═══ Textauszug

Am Vorabend mußte ich mit dem Chef des Quartiers nochmal ein ernstes Wörtchen reden - nein, eigentlich war es ganz kommod: Per E-Mail hatte ich einen unmöglich sportlichen Zeitplan mit übertriebenen Erwartungshaltungen erhalten und versuchte im Anschluß so an den verschiedenen Randparametern wie frühest möglicher Frühstücksbeginn sowie Feilschen um ein akademisches Viertelstündchen zu drehen, daß eine Realisierung in den Bereich des Machbaren rücken konnte.
Gesagt getan: Frühstück auf 07:00 Uhr vorverlegt, die Dealerin der heißen Ware auf 08:00 Uhr vertröstet und die 555 Meter Luftlinien-Distanz zum angebenen Rendez-vous-Punkt zwecks Zu-Fuß-Erreichung ausgelotet.
Derart (und darüber hinaus) vorbereitet, konnte am Morgen bei genialstem Wetter eigentlich so gut wie nichts mehr schief gehen...
08:01 Uhr an der Abzweigung in die Berge: Da sitzt sie nun. Anna. Die Willige in/unter Willigen.
Mit einer Micro-SD-Speicherkarte nach meinem Gusto (da ich nicht so naiv wie die deutsche Industrie bin, hatte ich bzgl. meiner mittlerweile fragwürdigen Speicherkarte im GPS Multi-Sourcing betrieben und eine über den Schweizer in Liechtenstein sowie eine via Niederösterreich bei der aus Osttirol stammenden und in Tirol aufgewachsenen Weitwanderin bestellt).
Nun bin ich mit neuer Karte und Backup wieder optimal ausgestattet.
Unterwegs werden wir darüber philsophieren, wie lange wir schon in Kontakt sind (6 Jahre, meint Anna ?) - Gewissheit wird es erst nach der Rückkehr nach Hause geben.

══════

Aufgabe:
Schreib aus dem Textauszug die Stelle von „Mit einer Micro-SD-Speicherkarte“ bis „aufgewachsenen Weitwanderin bestellt).“ wortgetreu ab. Verwende ausschließlich den Textauszug.

═══ Aufgeführte Zeilen

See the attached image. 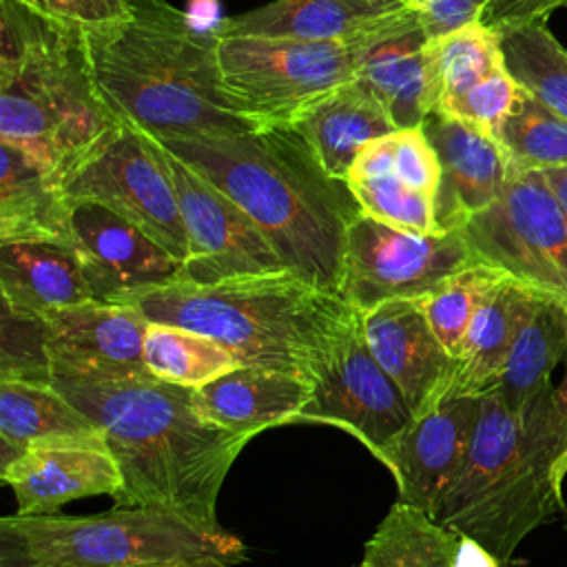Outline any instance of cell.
Listing matches in <instances>:
<instances>
[{"label": "cell", "instance_id": "27", "mask_svg": "<svg viewBox=\"0 0 567 567\" xmlns=\"http://www.w3.org/2000/svg\"><path fill=\"white\" fill-rule=\"evenodd\" d=\"M51 439H104V434L51 379L0 374V467L27 445Z\"/></svg>", "mask_w": 567, "mask_h": 567}, {"label": "cell", "instance_id": "13", "mask_svg": "<svg viewBox=\"0 0 567 567\" xmlns=\"http://www.w3.org/2000/svg\"><path fill=\"white\" fill-rule=\"evenodd\" d=\"M162 151L188 239L182 281L217 284L244 275L288 270L268 237L228 195L164 146Z\"/></svg>", "mask_w": 567, "mask_h": 567}, {"label": "cell", "instance_id": "36", "mask_svg": "<svg viewBox=\"0 0 567 567\" xmlns=\"http://www.w3.org/2000/svg\"><path fill=\"white\" fill-rule=\"evenodd\" d=\"M518 93L520 84L509 75L507 69H501L467 89L465 93L447 100L434 113L456 117L496 140V133L505 117L512 113Z\"/></svg>", "mask_w": 567, "mask_h": 567}, {"label": "cell", "instance_id": "11", "mask_svg": "<svg viewBox=\"0 0 567 567\" xmlns=\"http://www.w3.org/2000/svg\"><path fill=\"white\" fill-rule=\"evenodd\" d=\"M474 261L463 228L412 233L361 213L348 228L341 295L359 312L392 299H421Z\"/></svg>", "mask_w": 567, "mask_h": 567}, {"label": "cell", "instance_id": "45", "mask_svg": "<svg viewBox=\"0 0 567 567\" xmlns=\"http://www.w3.org/2000/svg\"><path fill=\"white\" fill-rule=\"evenodd\" d=\"M545 186L551 190V195L558 199L563 210L567 213V166H549L536 171Z\"/></svg>", "mask_w": 567, "mask_h": 567}, {"label": "cell", "instance_id": "28", "mask_svg": "<svg viewBox=\"0 0 567 567\" xmlns=\"http://www.w3.org/2000/svg\"><path fill=\"white\" fill-rule=\"evenodd\" d=\"M567 357V306L554 297L538 295L525 326L520 328L496 392L512 410H523L543 390L551 388V370Z\"/></svg>", "mask_w": 567, "mask_h": 567}, {"label": "cell", "instance_id": "4", "mask_svg": "<svg viewBox=\"0 0 567 567\" xmlns=\"http://www.w3.org/2000/svg\"><path fill=\"white\" fill-rule=\"evenodd\" d=\"M151 323L206 334L244 365H266L308 377L330 363L359 319L339 292L321 290L292 270L244 275L217 284L173 281L124 295Z\"/></svg>", "mask_w": 567, "mask_h": 567}, {"label": "cell", "instance_id": "44", "mask_svg": "<svg viewBox=\"0 0 567 567\" xmlns=\"http://www.w3.org/2000/svg\"><path fill=\"white\" fill-rule=\"evenodd\" d=\"M452 567H503V565L478 540L461 534V540H458Z\"/></svg>", "mask_w": 567, "mask_h": 567}, {"label": "cell", "instance_id": "9", "mask_svg": "<svg viewBox=\"0 0 567 567\" xmlns=\"http://www.w3.org/2000/svg\"><path fill=\"white\" fill-rule=\"evenodd\" d=\"M71 204L95 202L135 224L182 264L186 228L159 142L122 122L66 177Z\"/></svg>", "mask_w": 567, "mask_h": 567}, {"label": "cell", "instance_id": "38", "mask_svg": "<svg viewBox=\"0 0 567 567\" xmlns=\"http://www.w3.org/2000/svg\"><path fill=\"white\" fill-rule=\"evenodd\" d=\"M31 11L69 24V27H100L115 22L128 13L131 0H18Z\"/></svg>", "mask_w": 567, "mask_h": 567}, {"label": "cell", "instance_id": "2", "mask_svg": "<svg viewBox=\"0 0 567 567\" xmlns=\"http://www.w3.org/2000/svg\"><path fill=\"white\" fill-rule=\"evenodd\" d=\"M155 140L228 195L288 270L341 295L348 228L363 210L350 184L332 177L292 126Z\"/></svg>", "mask_w": 567, "mask_h": 567}, {"label": "cell", "instance_id": "40", "mask_svg": "<svg viewBox=\"0 0 567 567\" xmlns=\"http://www.w3.org/2000/svg\"><path fill=\"white\" fill-rule=\"evenodd\" d=\"M567 4V0H489L481 13V22L494 31L545 20L554 9Z\"/></svg>", "mask_w": 567, "mask_h": 567}, {"label": "cell", "instance_id": "10", "mask_svg": "<svg viewBox=\"0 0 567 567\" xmlns=\"http://www.w3.org/2000/svg\"><path fill=\"white\" fill-rule=\"evenodd\" d=\"M463 233L478 261L567 306V213L536 171L509 168L501 195Z\"/></svg>", "mask_w": 567, "mask_h": 567}, {"label": "cell", "instance_id": "5", "mask_svg": "<svg viewBox=\"0 0 567 567\" xmlns=\"http://www.w3.org/2000/svg\"><path fill=\"white\" fill-rule=\"evenodd\" d=\"M120 124L93 82L84 29L0 0V142L64 186Z\"/></svg>", "mask_w": 567, "mask_h": 567}, {"label": "cell", "instance_id": "34", "mask_svg": "<svg viewBox=\"0 0 567 567\" xmlns=\"http://www.w3.org/2000/svg\"><path fill=\"white\" fill-rule=\"evenodd\" d=\"M507 277L496 266L474 261L458 272L450 275L432 292L416 299L427 323L432 326L439 341L456 359L467 326L485 297Z\"/></svg>", "mask_w": 567, "mask_h": 567}, {"label": "cell", "instance_id": "33", "mask_svg": "<svg viewBox=\"0 0 567 567\" xmlns=\"http://www.w3.org/2000/svg\"><path fill=\"white\" fill-rule=\"evenodd\" d=\"M509 168L540 171L567 166V117L545 106L520 86L512 113L496 133Z\"/></svg>", "mask_w": 567, "mask_h": 567}, {"label": "cell", "instance_id": "26", "mask_svg": "<svg viewBox=\"0 0 567 567\" xmlns=\"http://www.w3.org/2000/svg\"><path fill=\"white\" fill-rule=\"evenodd\" d=\"M538 295L507 275L485 297L461 341L452 390L481 396L498 385L512 346Z\"/></svg>", "mask_w": 567, "mask_h": 567}, {"label": "cell", "instance_id": "16", "mask_svg": "<svg viewBox=\"0 0 567 567\" xmlns=\"http://www.w3.org/2000/svg\"><path fill=\"white\" fill-rule=\"evenodd\" d=\"M481 396L450 388L432 408L412 419L385 463L396 481L399 501L434 516L470 447Z\"/></svg>", "mask_w": 567, "mask_h": 567}, {"label": "cell", "instance_id": "23", "mask_svg": "<svg viewBox=\"0 0 567 567\" xmlns=\"http://www.w3.org/2000/svg\"><path fill=\"white\" fill-rule=\"evenodd\" d=\"M2 308L24 319H47L93 297L73 246L0 244Z\"/></svg>", "mask_w": 567, "mask_h": 567}, {"label": "cell", "instance_id": "22", "mask_svg": "<svg viewBox=\"0 0 567 567\" xmlns=\"http://www.w3.org/2000/svg\"><path fill=\"white\" fill-rule=\"evenodd\" d=\"M405 11L399 0H272L226 18L219 38L266 35L312 42H354Z\"/></svg>", "mask_w": 567, "mask_h": 567}, {"label": "cell", "instance_id": "35", "mask_svg": "<svg viewBox=\"0 0 567 567\" xmlns=\"http://www.w3.org/2000/svg\"><path fill=\"white\" fill-rule=\"evenodd\" d=\"M348 184L365 215L403 230L436 233L434 197L414 190L394 173L372 179H354Z\"/></svg>", "mask_w": 567, "mask_h": 567}, {"label": "cell", "instance_id": "7", "mask_svg": "<svg viewBox=\"0 0 567 567\" xmlns=\"http://www.w3.org/2000/svg\"><path fill=\"white\" fill-rule=\"evenodd\" d=\"M2 567H233L237 536L202 529L175 514L113 507L91 516L11 514L0 520Z\"/></svg>", "mask_w": 567, "mask_h": 567}, {"label": "cell", "instance_id": "19", "mask_svg": "<svg viewBox=\"0 0 567 567\" xmlns=\"http://www.w3.org/2000/svg\"><path fill=\"white\" fill-rule=\"evenodd\" d=\"M421 126L441 162L434 228L461 230L501 195L509 159L494 137L445 113H430Z\"/></svg>", "mask_w": 567, "mask_h": 567}, {"label": "cell", "instance_id": "8", "mask_svg": "<svg viewBox=\"0 0 567 567\" xmlns=\"http://www.w3.org/2000/svg\"><path fill=\"white\" fill-rule=\"evenodd\" d=\"M221 80L259 126H288L306 106L357 75L354 42L219 38Z\"/></svg>", "mask_w": 567, "mask_h": 567}, {"label": "cell", "instance_id": "30", "mask_svg": "<svg viewBox=\"0 0 567 567\" xmlns=\"http://www.w3.org/2000/svg\"><path fill=\"white\" fill-rule=\"evenodd\" d=\"M425 55L434 111L487 75L505 69L501 33L481 20L427 40Z\"/></svg>", "mask_w": 567, "mask_h": 567}, {"label": "cell", "instance_id": "20", "mask_svg": "<svg viewBox=\"0 0 567 567\" xmlns=\"http://www.w3.org/2000/svg\"><path fill=\"white\" fill-rule=\"evenodd\" d=\"M427 40L419 13L410 9L354 40V80L385 106L396 128L421 126L434 113L425 55Z\"/></svg>", "mask_w": 567, "mask_h": 567}, {"label": "cell", "instance_id": "32", "mask_svg": "<svg viewBox=\"0 0 567 567\" xmlns=\"http://www.w3.org/2000/svg\"><path fill=\"white\" fill-rule=\"evenodd\" d=\"M505 69L545 106L567 117V49L545 20L501 31Z\"/></svg>", "mask_w": 567, "mask_h": 567}, {"label": "cell", "instance_id": "15", "mask_svg": "<svg viewBox=\"0 0 567 567\" xmlns=\"http://www.w3.org/2000/svg\"><path fill=\"white\" fill-rule=\"evenodd\" d=\"M73 248L91 292L100 301L173 284L184 264L135 224L95 202L73 204Z\"/></svg>", "mask_w": 567, "mask_h": 567}, {"label": "cell", "instance_id": "37", "mask_svg": "<svg viewBox=\"0 0 567 567\" xmlns=\"http://www.w3.org/2000/svg\"><path fill=\"white\" fill-rule=\"evenodd\" d=\"M394 175L414 190L436 195L441 162L423 126L394 131Z\"/></svg>", "mask_w": 567, "mask_h": 567}, {"label": "cell", "instance_id": "39", "mask_svg": "<svg viewBox=\"0 0 567 567\" xmlns=\"http://www.w3.org/2000/svg\"><path fill=\"white\" fill-rule=\"evenodd\" d=\"M487 2L489 0H430V4L419 13V20L425 35L432 40L481 20Z\"/></svg>", "mask_w": 567, "mask_h": 567}, {"label": "cell", "instance_id": "6", "mask_svg": "<svg viewBox=\"0 0 567 567\" xmlns=\"http://www.w3.org/2000/svg\"><path fill=\"white\" fill-rule=\"evenodd\" d=\"M563 483L554 388L523 410L485 392L465 458L432 518L507 565L538 525L563 512Z\"/></svg>", "mask_w": 567, "mask_h": 567}, {"label": "cell", "instance_id": "29", "mask_svg": "<svg viewBox=\"0 0 567 567\" xmlns=\"http://www.w3.org/2000/svg\"><path fill=\"white\" fill-rule=\"evenodd\" d=\"M458 540V532L399 501L365 543L359 567H452Z\"/></svg>", "mask_w": 567, "mask_h": 567}, {"label": "cell", "instance_id": "31", "mask_svg": "<svg viewBox=\"0 0 567 567\" xmlns=\"http://www.w3.org/2000/svg\"><path fill=\"white\" fill-rule=\"evenodd\" d=\"M144 363L166 383L202 388L239 365V359L219 341L171 323H148Z\"/></svg>", "mask_w": 567, "mask_h": 567}, {"label": "cell", "instance_id": "17", "mask_svg": "<svg viewBox=\"0 0 567 567\" xmlns=\"http://www.w3.org/2000/svg\"><path fill=\"white\" fill-rule=\"evenodd\" d=\"M16 496V514H53L64 503L122 487L120 465L106 439H51L27 445L0 467Z\"/></svg>", "mask_w": 567, "mask_h": 567}, {"label": "cell", "instance_id": "24", "mask_svg": "<svg viewBox=\"0 0 567 567\" xmlns=\"http://www.w3.org/2000/svg\"><path fill=\"white\" fill-rule=\"evenodd\" d=\"M71 215L62 179L0 142V244L73 246Z\"/></svg>", "mask_w": 567, "mask_h": 567}, {"label": "cell", "instance_id": "48", "mask_svg": "<svg viewBox=\"0 0 567 567\" xmlns=\"http://www.w3.org/2000/svg\"><path fill=\"white\" fill-rule=\"evenodd\" d=\"M357 567H359V565H357Z\"/></svg>", "mask_w": 567, "mask_h": 567}, {"label": "cell", "instance_id": "46", "mask_svg": "<svg viewBox=\"0 0 567 567\" xmlns=\"http://www.w3.org/2000/svg\"><path fill=\"white\" fill-rule=\"evenodd\" d=\"M405 9H410V11H416V13H421L427 4H430V0H399Z\"/></svg>", "mask_w": 567, "mask_h": 567}, {"label": "cell", "instance_id": "12", "mask_svg": "<svg viewBox=\"0 0 567 567\" xmlns=\"http://www.w3.org/2000/svg\"><path fill=\"white\" fill-rule=\"evenodd\" d=\"M412 419L401 388L372 357L359 317L330 363L312 379V396L297 423L337 425L385 465Z\"/></svg>", "mask_w": 567, "mask_h": 567}, {"label": "cell", "instance_id": "47", "mask_svg": "<svg viewBox=\"0 0 567 567\" xmlns=\"http://www.w3.org/2000/svg\"><path fill=\"white\" fill-rule=\"evenodd\" d=\"M168 567H197V565H168Z\"/></svg>", "mask_w": 567, "mask_h": 567}, {"label": "cell", "instance_id": "41", "mask_svg": "<svg viewBox=\"0 0 567 567\" xmlns=\"http://www.w3.org/2000/svg\"><path fill=\"white\" fill-rule=\"evenodd\" d=\"M392 173H394V133L377 137L359 151L348 173V182L372 179V177H383Z\"/></svg>", "mask_w": 567, "mask_h": 567}, {"label": "cell", "instance_id": "18", "mask_svg": "<svg viewBox=\"0 0 567 567\" xmlns=\"http://www.w3.org/2000/svg\"><path fill=\"white\" fill-rule=\"evenodd\" d=\"M359 317L372 357L401 388L414 416L452 388L456 359L439 341L416 299L383 301Z\"/></svg>", "mask_w": 567, "mask_h": 567}, {"label": "cell", "instance_id": "14", "mask_svg": "<svg viewBox=\"0 0 567 567\" xmlns=\"http://www.w3.org/2000/svg\"><path fill=\"white\" fill-rule=\"evenodd\" d=\"M40 323L51 377L111 381L151 374L144 363L151 321L128 303L91 299Z\"/></svg>", "mask_w": 567, "mask_h": 567}, {"label": "cell", "instance_id": "1", "mask_svg": "<svg viewBox=\"0 0 567 567\" xmlns=\"http://www.w3.org/2000/svg\"><path fill=\"white\" fill-rule=\"evenodd\" d=\"M51 383L102 430L122 474L113 507L159 509L221 532L217 496L250 436L208 421L195 403V388L153 374L111 381L51 377Z\"/></svg>", "mask_w": 567, "mask_h": 567}, {"label": "cell", "instance_id": "43", "mask_svg": "<svg viewBox=\"0 0 567 567\" xmlns=\"http://www.w3.org/2000/svg\"><path fill=\"white\" fill-rule=\"evenodd\" d=\"M554 423L558 434V463L560 474L567 476V357H565V377L558 388H554Z\"/></svg>", "mask_w": 567, "mask_h": 567}, {"label": "cell", "instance_id": "25", "mask_svg": "<svg viewBox=\"0 0 567 567\" xmlns=\"http://www.w3.org/2000/svg\"><path fill=\"white\" fill-rule=\"evenodd\" d=\"M288 126L310 144L332 177L346 182L359 151L396 131L385 106L357 80L306 106Z\"/></svg>", "mask_w": 567, "mask_h": 567}, {"label": "cell", "instance_id": "21", "mask_svg": "<svg viewBox=\"0 0 567 567\" xmlns=\"http://www.w3.org/2000/svg\"><path fill=\"white\" fill-rule=\"evenodd\" d=\"M310 396L308 377L244 363L195 388V403L208 421L250 439L266 427L297 423Z\"/></svg>", "mask_w": 567, "mask_h": 567}, {"label": "cell", "instance_id": "3", "mask_svg": "<svg viewBox=\"0 0 567 567\" xmlns=\"http://www.w3.org/2000/svg\"><path fill=\"white\" fill-rule=\"evenodd\" d=\"M97 93L153 137H219L264 128L226 91L219 38L197 33L168 0H131L115 22L84 29Z\"/></svg>", "mask_w": 567, "mask_h": 567}, {"label": "cell", "instance_id": "42", "mask_svg": "<svg viewBox=\"0 0 567 567\" xmlns=\"http://www.w3.org/2000/svg\"><path fill=\"white\" fill-rule=\"evenodd\" d=\"M184 16H186V22L197 33L217 35V38H219V29L226 20V16L221 11V0H188V4L184 7Z\"/></svg>", "mask_w": 567, "mask_h": 567}]
</instances>
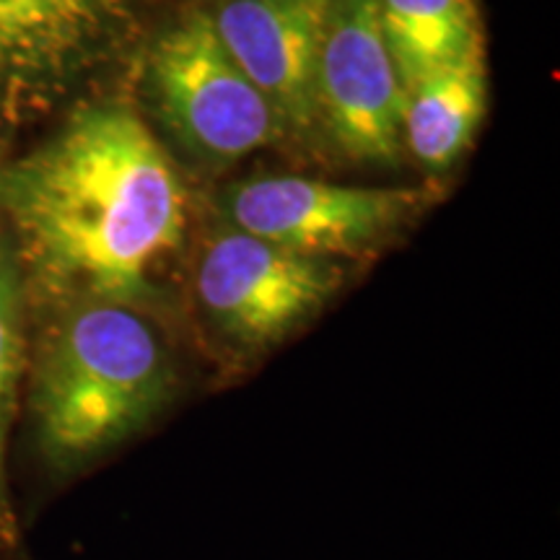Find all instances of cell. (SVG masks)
Listing matches in <instances>:
<instances>
[{"label": "cell", "instance_id": "8fae6325", "mask_svg": "<svg viewBox=\"0 0 560 560\" xmlns=\"http://www.w3.org/2000/svg\"><path fill=\"white\" fill-rule=\"evenodd\" d=\"M21 278L11 257L0 252V522H9L5 493V444L24 363V325H21Z\"/></svg>", "mask_w": 560, "mask_h": 560}, {"label": "cell", "instance_id": "5b68a950", "mask_svg": "<svg viewBox=\"0 0 560 560\" xmlns=\"http://www.w3.org/2000/svg\"><path fill=\"white\" fill-rule=\"evenodd\" d=\"M405 83L384 39L376 0H330L317 62V115L342 151L395 161L402 149Z\"/></svg>", "mask_w": 560, "mask_h": 560}, {"label": "cell", "instance_id": "9c48e42d", "mask_svg": "<svg viewBox=\"0 0 560 560\" xmlns=\"http://www.w3.org/2000/svg\"><path fill=\"white\" fill-rule=\"evenodd\" d=\"M486 102V50L475 47L405 89L402 143L425 170H450L480 128Z\"/></svg>", "mask_w": 560, "mask_h": 560}, {"label": "cell", "instance_id": "ba28073f", "mask_svg": "<svg viewBox=\"0 0 560 560\" xmlns=\"http://www.w3.org/2000/svg\"><path fill=\"white\" fill-rule=\"evenodd\" d=\"M130 0H0V115L58 89Z\"/></svg>", "mask_w": 560, "mask_h": 560}, {"label": "cell", "instance_id": "3957f363", "mask_svg": "<svg viewBox=\"0 0 560 560\" xmlns=\"http://www.w3.org/2000/svg\"><path fill=\"white\" fill-rule=\"evenodd\" d=\"M151 83L174 136L208 159H242L283 132L276 112L221 45L208 11L190 13L156 42Z\"/></svg>", "mask_w": 560, "mask_h": 560}, {"label": "cell", "instance_id": "8992f818", "mask_svg": "<svg viewBox=\"0 0 560 560\" xmlns=\"http://www.w3.org/2000/svg\"><path fill=\"white\" fill-rule=\"evenodd\" d=\"M418 206H423L418 190L348 187L285 174L244 182L229 195L236 229L325 260L371 247Z\"/></svg>", "mask_w": 560, "mask_h": 560}, {"label": "cell", "instance_id": "6da1fadb", "mask_svg": "<svg viewBox=\"0 0 560 560\" xmlns=\"http://www.w3.org/2000/svg\"><path fill=\"white\" fill-rule=\"evenodd\" d=\"M30 260L94 304H130L179 249L187 192L149 125L120 104L81 109L0 177Z\"/></svg>", "mask_w": 560, "mask_h": 560}, {"label": "cell", "instance_id": "52a82bcc", "mask_svg": "<svg viewBox=\"0 0 560 560\" xmlns=\"http://www.w3.org/2000/svg\"><path fill=\"white\" fill-rule=\"evenodd\" d=\"M330 0H223L210 13L215 34L280 128L317 120V62Z\"/></svg>", "mask_w": 560, "mask_h": 560}, {"label": "cell", "instance_id": "30bf717a", "mask_svg": "<svg viewBox=\"0 0 560 560\" xmlns=\"http://www.w3.org/2000/svg\"><path fill=\"white\" fill-rule=\"evenodd\" d=\"M376 5L405 89L429 70L482 47L475 0H376Z\"/></svg>", "mask_w": 560, "mask_h": 560}, {"label": "cell", "instance_id": "277c9868", "mask_svg": "<svg viewBox=\"0 0 560 560\" xmlns=\"http://www.w3.org/2000/svg\"><path fill=\"white\" fill-rule=\"evenodd\" d=\"M195 285L223 335L244 348H268L325 306L338 291L340 272L325 257L236 229L208 244Z\"/></svg>", "mask_w": 560, "mask_h": 560}, {"label": "cell", "instance_id": "7a4b0ae2", "mask_svg": "<svg viewBox=\"0 0 560 560\" xmlns=\"http://www.w3.org/2000/svg\"><path fill=\"white\" fill-rule=\"evenodd\" d=\"M172 397L170 355L149 322L122 304H91L55 335L37 371L39 446L75 470L143 431Z\"/></svg>", "mask_w": 560, "mask_h": 560}]
</instances>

══════

Lösung:
Mit einer Micro-SD-Speicherkarte nach meinem Gusto (da ich nicht so naiv wie die deutsche Industrie bin, hatte ich bzgl. meiner mittlerweile fragwürdigen Speicherkarte im GPS Multi-Sourcing betrieben und eine über den Schweizer in Liechtenstein sowie eine via Niederösterreich bei der aus Osttirol stammenden und in Tirol aufgewachsenen Weitwanderin bestellt).